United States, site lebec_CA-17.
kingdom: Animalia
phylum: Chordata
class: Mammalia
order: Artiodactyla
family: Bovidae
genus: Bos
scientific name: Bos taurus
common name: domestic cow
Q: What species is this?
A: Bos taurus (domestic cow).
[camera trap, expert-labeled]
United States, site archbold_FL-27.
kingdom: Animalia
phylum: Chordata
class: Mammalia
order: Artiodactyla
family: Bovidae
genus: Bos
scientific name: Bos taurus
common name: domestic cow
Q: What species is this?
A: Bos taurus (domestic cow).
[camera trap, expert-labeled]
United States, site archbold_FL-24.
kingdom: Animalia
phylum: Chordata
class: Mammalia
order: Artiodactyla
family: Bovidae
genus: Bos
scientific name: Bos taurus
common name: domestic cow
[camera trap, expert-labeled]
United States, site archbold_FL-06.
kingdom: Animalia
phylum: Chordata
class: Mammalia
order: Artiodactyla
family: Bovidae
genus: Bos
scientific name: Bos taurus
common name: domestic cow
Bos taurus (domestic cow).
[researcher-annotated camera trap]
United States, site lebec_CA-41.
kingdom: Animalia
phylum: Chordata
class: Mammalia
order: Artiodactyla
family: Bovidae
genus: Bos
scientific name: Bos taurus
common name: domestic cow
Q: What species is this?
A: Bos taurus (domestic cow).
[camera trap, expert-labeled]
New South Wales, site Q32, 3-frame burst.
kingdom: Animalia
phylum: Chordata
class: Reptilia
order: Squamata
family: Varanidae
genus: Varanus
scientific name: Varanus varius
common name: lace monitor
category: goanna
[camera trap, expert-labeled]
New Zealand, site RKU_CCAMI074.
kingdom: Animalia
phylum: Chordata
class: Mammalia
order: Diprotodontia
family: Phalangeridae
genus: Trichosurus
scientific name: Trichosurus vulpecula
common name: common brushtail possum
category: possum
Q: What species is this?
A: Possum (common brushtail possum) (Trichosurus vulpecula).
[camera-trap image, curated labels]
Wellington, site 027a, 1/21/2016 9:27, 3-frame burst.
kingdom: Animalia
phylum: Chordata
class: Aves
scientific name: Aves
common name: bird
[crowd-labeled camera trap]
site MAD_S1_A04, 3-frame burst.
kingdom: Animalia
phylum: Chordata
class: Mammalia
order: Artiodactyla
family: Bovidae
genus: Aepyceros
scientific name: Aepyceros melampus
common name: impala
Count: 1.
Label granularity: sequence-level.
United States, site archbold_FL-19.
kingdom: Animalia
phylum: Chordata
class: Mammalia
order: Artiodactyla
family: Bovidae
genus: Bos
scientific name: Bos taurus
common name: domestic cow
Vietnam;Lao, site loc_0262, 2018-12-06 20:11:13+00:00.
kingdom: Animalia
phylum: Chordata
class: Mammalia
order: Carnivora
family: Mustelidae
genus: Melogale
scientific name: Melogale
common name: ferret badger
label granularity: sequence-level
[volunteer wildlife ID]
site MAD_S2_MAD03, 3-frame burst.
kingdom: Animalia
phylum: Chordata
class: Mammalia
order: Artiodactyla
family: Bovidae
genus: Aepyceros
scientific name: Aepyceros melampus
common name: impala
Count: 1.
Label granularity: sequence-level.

□ □ □ □ □ □ □

# TASK PROMPT
Count the lines in the listing where the string "site" appears, and give only the count.

# FINISHED TASK
12